I opened the bidding in second seat, both sides non-vulnerable:

(P)-1♥-(P)-1NT*-
(P)-3♦-(X!)-P-(P!)-
P**

* Forcing
** (looking around at the bids on the table, wondering if I nodded off and missed something during the bidding) “Am I really getting to play 3♦X?”

My partner came down with everything and the kitchen sink for his forcing NT bid:

♠ Qxx
♥ x
♦ AT9xx
♣ Axxx

Needless to say I made six, which was good for +770. We might have made it to 6♦ without the interference, but the others were playing it in 4♥ making 6 so this was a very good result (certainly with an assured big plus score, it wouldn’t have been worth the risk to explore further). I wish I could say that (and the 3NT that we set 5 tricks on the next board) was enough to bring us back to life, but I don’t think it was and I wasn’t in the mood to stick around to find out.
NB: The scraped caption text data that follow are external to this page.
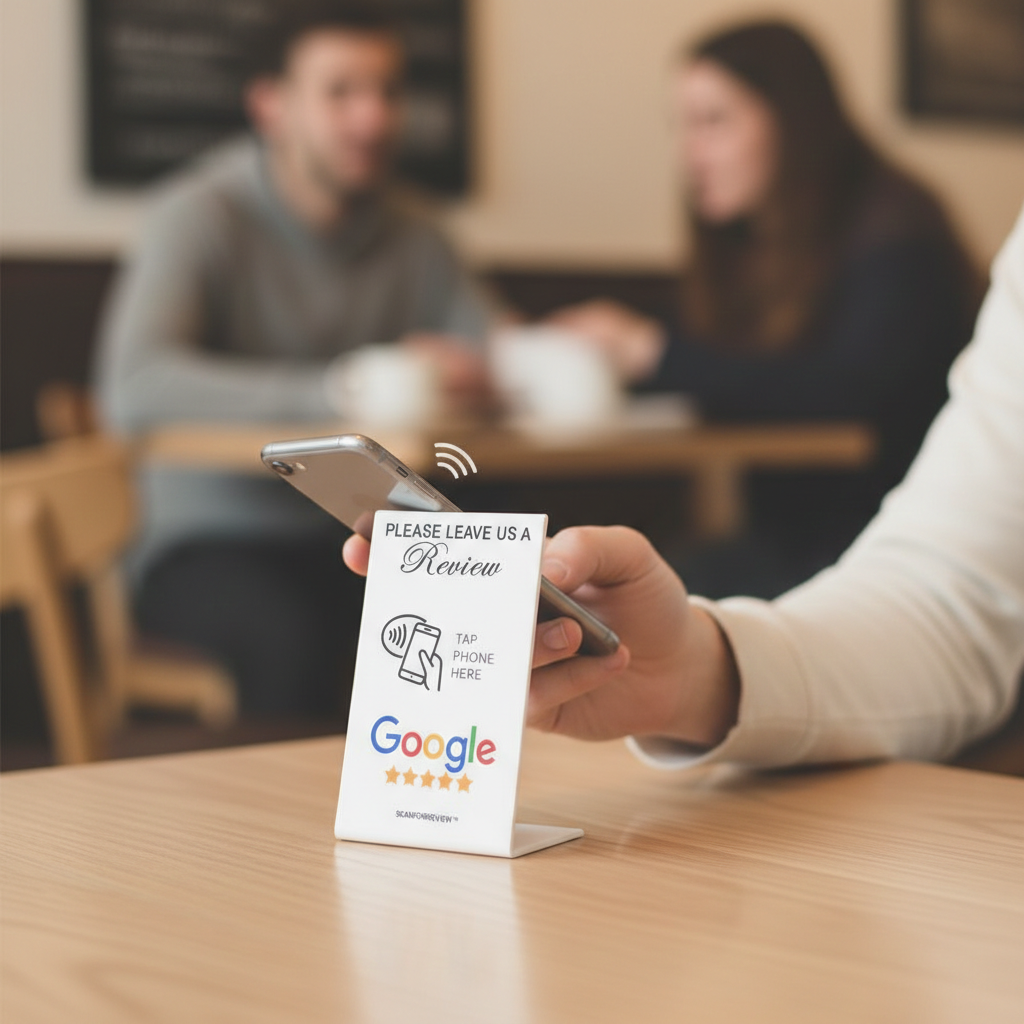 White NFC Google Review Stand - Image 7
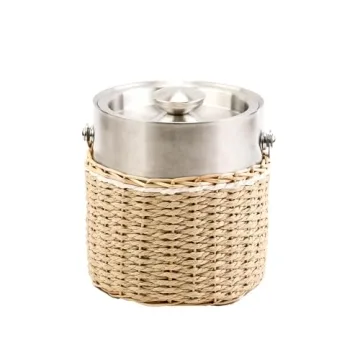 Stylish Insulated Ice Bucket with Lid and Tongs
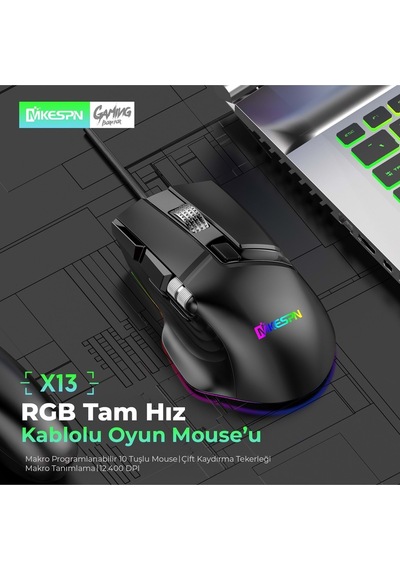 Mkespn X13 Gaming Mouse Kablolu 12400 Dpi 10 Tuş Makro Rgb Oyuncu Mouse Siyah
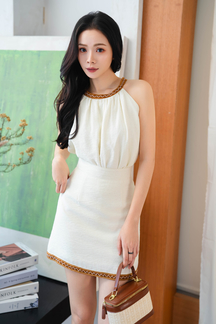 DAISY HALTER NECK CAMISOLE TOP (CREAM)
Though perhaps I should have as now I’m at home and still awake as evidenced by this entry.

It’s remarkable how all seventeen of my online Scrabble opponents fall silent at once when I have some really heavy duty procrastinating to do. “But what of the BBO ‘bots?” you ask, “Aren’t they always available to kill the time that needs killin’ in some other way?” Well, yes, they are, but somehow avoiding bridge-related work by playing bridge does little to ease my guilty conscience. However, bridge is an excellent distraction when I have other kinds of work to avoid.